Rates rise for youths, men; women level off

ATLANTA -- More American children are getting fat, with more than one-third now overweight. More of their dads are getting heavy, too.

But the percentage of women who are overweight seems to have peaked, leading some specialists to wonder whether the obesity epidemic may soon be leveling off.

Overall, larger proportions of the US public are overweight than ever before, according to the government's most accurate recent check of the nation's girth. But women, who as a group are more obese, seem to be holding steady.

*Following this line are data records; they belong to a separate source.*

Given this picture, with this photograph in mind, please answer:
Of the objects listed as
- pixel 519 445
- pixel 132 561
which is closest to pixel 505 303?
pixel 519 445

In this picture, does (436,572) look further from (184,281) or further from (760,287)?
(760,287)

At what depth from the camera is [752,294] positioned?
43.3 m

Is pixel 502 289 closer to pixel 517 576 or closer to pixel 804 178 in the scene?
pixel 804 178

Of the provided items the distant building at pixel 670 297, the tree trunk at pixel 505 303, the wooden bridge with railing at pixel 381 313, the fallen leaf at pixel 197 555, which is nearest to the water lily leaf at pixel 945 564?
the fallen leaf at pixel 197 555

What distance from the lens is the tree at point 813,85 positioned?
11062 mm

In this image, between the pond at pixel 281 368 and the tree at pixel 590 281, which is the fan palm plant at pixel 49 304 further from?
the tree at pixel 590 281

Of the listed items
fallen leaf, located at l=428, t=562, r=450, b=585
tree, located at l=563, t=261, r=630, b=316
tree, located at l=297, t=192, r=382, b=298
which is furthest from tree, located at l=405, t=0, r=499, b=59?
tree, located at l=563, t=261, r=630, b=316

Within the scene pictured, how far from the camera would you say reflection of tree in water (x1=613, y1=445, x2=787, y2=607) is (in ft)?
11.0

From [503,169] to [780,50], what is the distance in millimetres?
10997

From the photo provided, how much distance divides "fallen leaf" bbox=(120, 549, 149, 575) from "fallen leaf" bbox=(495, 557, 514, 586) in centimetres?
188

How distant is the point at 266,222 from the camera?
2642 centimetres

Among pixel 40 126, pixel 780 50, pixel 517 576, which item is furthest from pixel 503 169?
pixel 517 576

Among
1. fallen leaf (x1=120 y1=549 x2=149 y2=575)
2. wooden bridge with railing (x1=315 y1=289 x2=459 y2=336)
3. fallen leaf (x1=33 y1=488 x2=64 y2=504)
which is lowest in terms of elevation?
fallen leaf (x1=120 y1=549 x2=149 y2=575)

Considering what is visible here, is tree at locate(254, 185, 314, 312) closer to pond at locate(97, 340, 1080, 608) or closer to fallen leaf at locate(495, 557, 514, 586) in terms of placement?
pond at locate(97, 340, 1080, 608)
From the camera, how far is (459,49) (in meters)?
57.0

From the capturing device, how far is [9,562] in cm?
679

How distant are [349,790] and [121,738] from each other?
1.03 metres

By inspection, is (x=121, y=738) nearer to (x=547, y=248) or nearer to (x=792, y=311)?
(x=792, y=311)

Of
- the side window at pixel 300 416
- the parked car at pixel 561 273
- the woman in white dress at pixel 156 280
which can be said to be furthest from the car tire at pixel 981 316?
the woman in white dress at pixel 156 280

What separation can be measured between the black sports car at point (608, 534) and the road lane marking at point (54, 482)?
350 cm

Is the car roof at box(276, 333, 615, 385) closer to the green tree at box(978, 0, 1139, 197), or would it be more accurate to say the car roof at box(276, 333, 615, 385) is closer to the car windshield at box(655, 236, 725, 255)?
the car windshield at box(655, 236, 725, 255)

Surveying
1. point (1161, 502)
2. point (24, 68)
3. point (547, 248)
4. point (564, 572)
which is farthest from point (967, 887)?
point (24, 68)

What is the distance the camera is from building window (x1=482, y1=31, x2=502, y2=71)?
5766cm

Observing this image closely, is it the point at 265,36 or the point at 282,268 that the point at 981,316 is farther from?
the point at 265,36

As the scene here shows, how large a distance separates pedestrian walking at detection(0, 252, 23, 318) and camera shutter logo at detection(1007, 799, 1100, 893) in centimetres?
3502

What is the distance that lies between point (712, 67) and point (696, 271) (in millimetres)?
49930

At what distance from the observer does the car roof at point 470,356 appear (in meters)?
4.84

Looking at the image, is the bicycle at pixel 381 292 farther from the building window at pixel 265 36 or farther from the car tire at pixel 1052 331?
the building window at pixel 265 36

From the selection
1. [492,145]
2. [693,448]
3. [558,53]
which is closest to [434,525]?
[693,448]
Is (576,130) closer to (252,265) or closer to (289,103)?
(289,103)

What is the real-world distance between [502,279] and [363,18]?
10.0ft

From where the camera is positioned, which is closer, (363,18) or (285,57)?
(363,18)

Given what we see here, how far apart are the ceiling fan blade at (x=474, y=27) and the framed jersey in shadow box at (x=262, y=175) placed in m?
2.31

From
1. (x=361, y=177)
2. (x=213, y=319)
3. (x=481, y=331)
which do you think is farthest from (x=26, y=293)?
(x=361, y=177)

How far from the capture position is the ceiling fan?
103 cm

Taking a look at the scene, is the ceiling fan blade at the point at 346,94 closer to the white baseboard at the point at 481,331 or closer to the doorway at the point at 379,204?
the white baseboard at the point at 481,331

The study didn't examine why more men and children are getting fatter and women aren't. But some specialists said the leveling off in women could signal a turning point in the obesity epidemic.

''Women have always been more responsible about health than the general population," said Dr. William Dietz of the US Centers for Disease Control and Prevention, which reported the new data.

''I'd like to think this shows women are leading the way in recognizing obesity as a health threat," said Dietz, director of the CDC's Division of Nutrition and Physical Activity.

Another piece of research also suggests a turn. The NPD Group, a market research firm based in New York, found the percentage of overweight adults has held steady from 2002 to 2005.

''I would say it has leveled off. The bad news is we haven't found a way to lose weight," said Harry Balzer, vice president of NPD, which each year tracks what thousands of people eat as well as their self-reported height and weight.

The CDC report is being published in this week's Journal of the American Medical Association.

The findings come from the CDC's National Health and Nutrition Examination Survey, which collects data on a sample of about 5,000 people each year. The researchers clustered years together, presenting calculations for 1999-2000, 2001-2002, and 2003-2004.

The survey is considered the gold standard for obesity data -- it's done through in-person examinations that include actual height and weight measurements.

That beats telephone surveys, in which men tend to overstate their height and heavy people underestimate weight, throwing off obesity calculations, said Cynthia Ogden, the study's lead author.

The study found the percentage of men who are overweight rose to 71 percent for 2003-2004, from 67 percent for 1999-2000.

For women, both the overweight and obese percentages held steady, at about 62 percent and 33 percent, respectively.

Why women held steady is not clear, but Balzer said it may have to do with a leveling of employment rates for women since the late 1990s. He also noted a leveling of the percentage of Americans who eat meals at home.

For youths, the percentage of boys ages 2 to 19 who were seriously overweight, or obese, rose to more than 18 percent in 2003-2004, from 14 percent four years earlier. For girls, the percentage rose to 16 percent, from about 14 percent.